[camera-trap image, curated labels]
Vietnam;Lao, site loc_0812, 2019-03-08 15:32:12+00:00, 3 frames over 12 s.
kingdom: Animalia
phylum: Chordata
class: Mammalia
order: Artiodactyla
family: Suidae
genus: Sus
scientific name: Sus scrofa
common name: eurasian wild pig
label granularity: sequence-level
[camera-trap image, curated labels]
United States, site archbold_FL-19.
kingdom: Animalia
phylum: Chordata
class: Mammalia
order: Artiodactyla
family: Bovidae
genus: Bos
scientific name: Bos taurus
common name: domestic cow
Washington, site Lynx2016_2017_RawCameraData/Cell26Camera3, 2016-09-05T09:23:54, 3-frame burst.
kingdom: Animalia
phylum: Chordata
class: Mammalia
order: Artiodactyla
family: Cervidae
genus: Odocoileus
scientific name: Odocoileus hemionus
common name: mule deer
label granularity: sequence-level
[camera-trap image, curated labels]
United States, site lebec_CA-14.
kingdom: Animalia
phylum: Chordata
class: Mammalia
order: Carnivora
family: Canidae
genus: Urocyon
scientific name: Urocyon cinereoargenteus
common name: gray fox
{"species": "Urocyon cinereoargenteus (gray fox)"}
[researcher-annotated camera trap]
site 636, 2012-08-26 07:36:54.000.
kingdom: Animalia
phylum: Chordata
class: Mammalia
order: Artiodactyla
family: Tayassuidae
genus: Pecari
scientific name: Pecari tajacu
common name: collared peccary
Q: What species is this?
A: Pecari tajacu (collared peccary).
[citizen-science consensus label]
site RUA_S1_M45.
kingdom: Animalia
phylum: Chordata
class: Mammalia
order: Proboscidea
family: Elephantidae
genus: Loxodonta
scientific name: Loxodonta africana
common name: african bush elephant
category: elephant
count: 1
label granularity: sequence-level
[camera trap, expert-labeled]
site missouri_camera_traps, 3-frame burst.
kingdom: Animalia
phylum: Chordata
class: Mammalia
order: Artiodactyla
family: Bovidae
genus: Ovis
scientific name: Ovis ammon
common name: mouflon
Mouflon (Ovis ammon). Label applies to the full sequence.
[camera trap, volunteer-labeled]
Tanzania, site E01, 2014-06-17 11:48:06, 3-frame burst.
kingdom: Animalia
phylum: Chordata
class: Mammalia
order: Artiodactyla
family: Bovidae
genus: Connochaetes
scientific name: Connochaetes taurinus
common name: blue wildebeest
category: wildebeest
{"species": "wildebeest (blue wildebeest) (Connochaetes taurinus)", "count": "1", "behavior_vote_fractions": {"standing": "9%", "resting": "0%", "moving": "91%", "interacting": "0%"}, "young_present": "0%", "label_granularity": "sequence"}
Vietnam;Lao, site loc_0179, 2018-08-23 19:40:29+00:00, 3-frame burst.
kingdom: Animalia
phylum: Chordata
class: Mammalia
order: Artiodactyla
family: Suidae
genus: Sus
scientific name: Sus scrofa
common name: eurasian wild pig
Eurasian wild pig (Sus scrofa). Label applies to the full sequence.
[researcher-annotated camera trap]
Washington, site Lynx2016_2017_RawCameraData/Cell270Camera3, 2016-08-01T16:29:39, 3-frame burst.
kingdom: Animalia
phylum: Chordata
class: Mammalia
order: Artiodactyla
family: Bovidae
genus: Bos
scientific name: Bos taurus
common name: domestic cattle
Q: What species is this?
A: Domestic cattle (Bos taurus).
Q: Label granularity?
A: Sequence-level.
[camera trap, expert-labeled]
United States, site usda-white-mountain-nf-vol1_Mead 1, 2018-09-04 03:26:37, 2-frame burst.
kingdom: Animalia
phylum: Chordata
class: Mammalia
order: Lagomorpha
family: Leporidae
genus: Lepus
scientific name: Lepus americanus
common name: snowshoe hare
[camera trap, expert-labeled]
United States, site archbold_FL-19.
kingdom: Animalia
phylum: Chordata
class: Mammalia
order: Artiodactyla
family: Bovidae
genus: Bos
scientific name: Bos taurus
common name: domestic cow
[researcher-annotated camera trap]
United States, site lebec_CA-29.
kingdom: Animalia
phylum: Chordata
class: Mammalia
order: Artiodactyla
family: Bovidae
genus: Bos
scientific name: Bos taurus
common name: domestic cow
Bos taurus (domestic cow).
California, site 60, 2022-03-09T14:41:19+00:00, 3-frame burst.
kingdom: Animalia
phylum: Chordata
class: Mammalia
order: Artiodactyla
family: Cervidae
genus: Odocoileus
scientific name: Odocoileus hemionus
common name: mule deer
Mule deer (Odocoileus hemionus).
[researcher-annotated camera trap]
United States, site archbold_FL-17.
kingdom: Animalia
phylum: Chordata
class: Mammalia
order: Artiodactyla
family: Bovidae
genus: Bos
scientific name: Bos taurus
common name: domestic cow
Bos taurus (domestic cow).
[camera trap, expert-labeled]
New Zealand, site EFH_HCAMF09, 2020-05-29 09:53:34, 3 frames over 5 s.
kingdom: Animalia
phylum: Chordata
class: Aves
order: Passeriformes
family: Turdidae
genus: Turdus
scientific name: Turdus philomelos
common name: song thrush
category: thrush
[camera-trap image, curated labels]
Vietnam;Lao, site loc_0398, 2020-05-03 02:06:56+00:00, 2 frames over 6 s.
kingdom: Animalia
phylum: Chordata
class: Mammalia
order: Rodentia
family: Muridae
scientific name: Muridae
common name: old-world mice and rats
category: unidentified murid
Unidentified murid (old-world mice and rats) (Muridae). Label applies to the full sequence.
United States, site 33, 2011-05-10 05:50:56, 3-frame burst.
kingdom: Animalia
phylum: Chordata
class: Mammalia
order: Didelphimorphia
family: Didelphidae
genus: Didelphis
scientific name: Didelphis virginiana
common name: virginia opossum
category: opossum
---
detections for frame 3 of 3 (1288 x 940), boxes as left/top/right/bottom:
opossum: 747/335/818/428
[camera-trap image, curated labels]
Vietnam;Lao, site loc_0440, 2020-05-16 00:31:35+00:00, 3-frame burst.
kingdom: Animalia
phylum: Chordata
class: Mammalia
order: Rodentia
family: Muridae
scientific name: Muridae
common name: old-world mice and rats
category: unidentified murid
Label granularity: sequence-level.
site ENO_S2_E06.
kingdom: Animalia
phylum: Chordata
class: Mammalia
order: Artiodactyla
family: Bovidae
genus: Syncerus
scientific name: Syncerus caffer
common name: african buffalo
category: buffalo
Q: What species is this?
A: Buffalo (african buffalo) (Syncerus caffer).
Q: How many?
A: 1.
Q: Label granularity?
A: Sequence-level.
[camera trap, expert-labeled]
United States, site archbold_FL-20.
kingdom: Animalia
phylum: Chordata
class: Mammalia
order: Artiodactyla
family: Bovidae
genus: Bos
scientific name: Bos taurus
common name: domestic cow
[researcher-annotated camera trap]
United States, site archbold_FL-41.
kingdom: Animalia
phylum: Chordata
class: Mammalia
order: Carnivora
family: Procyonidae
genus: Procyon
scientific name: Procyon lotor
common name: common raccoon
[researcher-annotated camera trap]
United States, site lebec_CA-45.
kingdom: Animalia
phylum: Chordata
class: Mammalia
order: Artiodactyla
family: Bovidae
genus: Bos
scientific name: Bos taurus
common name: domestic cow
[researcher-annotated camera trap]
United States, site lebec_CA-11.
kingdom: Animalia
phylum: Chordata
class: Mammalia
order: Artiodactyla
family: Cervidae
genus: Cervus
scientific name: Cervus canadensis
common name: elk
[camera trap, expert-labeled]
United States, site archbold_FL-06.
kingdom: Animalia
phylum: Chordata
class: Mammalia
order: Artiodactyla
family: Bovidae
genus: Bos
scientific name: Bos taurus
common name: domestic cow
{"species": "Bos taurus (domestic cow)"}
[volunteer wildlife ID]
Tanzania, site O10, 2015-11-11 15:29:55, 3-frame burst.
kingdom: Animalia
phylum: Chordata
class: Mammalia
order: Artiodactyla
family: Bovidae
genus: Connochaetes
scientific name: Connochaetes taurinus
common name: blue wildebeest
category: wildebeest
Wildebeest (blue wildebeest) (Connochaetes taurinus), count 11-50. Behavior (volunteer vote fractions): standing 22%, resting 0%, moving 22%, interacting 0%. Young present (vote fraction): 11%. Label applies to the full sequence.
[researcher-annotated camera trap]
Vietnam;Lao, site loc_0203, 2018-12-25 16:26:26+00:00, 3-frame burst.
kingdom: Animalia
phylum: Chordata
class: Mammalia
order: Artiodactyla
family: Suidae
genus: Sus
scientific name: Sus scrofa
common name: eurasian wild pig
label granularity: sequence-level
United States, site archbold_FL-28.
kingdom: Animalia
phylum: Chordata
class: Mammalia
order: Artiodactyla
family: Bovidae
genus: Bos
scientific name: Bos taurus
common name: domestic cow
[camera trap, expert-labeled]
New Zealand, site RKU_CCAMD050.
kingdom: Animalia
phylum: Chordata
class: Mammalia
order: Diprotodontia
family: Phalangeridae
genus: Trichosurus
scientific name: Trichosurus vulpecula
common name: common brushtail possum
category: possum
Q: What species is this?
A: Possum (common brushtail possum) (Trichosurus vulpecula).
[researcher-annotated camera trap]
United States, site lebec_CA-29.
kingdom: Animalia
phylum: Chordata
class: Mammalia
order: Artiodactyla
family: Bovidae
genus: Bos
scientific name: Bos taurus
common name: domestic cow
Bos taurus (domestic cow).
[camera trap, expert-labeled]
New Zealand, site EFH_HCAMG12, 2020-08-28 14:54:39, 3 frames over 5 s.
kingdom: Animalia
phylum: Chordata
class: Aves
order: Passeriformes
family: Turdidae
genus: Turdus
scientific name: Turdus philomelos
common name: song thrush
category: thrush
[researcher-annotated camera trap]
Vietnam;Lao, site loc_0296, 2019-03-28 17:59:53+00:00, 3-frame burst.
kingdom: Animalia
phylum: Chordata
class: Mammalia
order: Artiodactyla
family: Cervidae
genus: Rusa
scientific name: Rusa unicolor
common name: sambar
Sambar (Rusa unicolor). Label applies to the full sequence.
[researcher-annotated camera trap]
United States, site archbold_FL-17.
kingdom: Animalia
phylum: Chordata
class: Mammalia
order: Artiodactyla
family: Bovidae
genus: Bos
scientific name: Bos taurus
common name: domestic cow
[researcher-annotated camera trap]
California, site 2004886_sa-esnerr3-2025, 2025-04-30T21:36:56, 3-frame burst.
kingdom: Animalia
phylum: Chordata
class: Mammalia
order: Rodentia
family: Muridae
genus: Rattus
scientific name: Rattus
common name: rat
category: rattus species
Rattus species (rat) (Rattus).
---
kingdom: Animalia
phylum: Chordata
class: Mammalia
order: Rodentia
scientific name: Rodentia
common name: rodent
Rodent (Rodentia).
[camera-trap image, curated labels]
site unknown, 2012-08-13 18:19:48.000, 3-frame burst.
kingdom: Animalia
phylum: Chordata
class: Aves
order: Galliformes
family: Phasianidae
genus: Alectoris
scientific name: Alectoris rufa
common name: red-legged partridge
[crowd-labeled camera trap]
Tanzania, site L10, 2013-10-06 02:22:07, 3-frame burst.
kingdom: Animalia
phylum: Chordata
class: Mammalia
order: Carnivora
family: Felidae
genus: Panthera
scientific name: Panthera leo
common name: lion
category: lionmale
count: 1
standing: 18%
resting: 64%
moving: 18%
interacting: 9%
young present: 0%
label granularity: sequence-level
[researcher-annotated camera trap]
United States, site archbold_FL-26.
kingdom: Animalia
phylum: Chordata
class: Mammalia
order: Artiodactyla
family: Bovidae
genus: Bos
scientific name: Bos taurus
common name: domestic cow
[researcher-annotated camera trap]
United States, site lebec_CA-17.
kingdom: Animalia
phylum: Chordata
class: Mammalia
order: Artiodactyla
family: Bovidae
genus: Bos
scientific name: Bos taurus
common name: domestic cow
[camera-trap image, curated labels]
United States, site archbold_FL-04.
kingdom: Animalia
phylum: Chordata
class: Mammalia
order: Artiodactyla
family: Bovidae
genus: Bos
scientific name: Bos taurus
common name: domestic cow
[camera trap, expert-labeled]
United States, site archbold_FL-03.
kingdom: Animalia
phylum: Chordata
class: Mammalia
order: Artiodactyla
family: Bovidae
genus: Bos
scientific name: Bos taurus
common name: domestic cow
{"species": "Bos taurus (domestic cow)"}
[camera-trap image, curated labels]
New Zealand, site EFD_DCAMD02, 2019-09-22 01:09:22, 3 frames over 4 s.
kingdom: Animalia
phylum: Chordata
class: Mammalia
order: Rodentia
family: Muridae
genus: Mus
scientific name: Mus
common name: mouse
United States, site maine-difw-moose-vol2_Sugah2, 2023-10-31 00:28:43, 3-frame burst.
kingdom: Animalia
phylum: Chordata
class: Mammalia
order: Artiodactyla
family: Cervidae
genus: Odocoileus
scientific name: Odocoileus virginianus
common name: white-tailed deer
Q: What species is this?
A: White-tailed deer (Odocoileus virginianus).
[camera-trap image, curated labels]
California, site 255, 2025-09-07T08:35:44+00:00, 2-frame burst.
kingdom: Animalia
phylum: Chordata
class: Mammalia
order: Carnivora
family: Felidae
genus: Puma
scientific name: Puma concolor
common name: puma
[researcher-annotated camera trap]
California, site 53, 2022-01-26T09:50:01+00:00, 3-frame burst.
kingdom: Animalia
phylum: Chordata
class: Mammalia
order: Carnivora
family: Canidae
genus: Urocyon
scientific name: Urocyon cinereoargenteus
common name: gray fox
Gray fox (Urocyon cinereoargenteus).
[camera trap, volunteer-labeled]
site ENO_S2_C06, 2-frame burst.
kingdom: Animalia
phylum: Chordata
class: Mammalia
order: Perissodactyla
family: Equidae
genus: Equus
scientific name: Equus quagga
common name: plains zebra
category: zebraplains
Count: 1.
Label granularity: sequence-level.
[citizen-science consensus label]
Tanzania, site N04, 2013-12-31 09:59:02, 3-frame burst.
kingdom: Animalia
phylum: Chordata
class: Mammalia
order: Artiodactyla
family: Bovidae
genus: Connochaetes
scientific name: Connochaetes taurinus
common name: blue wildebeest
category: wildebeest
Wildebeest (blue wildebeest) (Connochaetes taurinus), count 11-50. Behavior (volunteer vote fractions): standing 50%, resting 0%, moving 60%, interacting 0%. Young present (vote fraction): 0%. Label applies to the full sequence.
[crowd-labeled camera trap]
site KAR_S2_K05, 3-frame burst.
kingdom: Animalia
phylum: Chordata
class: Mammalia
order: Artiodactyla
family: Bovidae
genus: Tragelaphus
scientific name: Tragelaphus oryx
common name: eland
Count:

DESCRIPTION OF THE TASK: Scan the data above. Return every line with "Tanzania" in it.

OUTPUT OF THE EXERCISE:
Tanzania, site E01, 2014-06-17 11:48:06, 3-frame burst.
Tanzania, site O10, 2015-11-11 15:29:55, 3-frame burst.
Tanzania, site L10, 2013-10-06 02:22:07, 3-frame burst.
Tanzania, site N04, 2013-12-31 09:59:02, 3-frame burst.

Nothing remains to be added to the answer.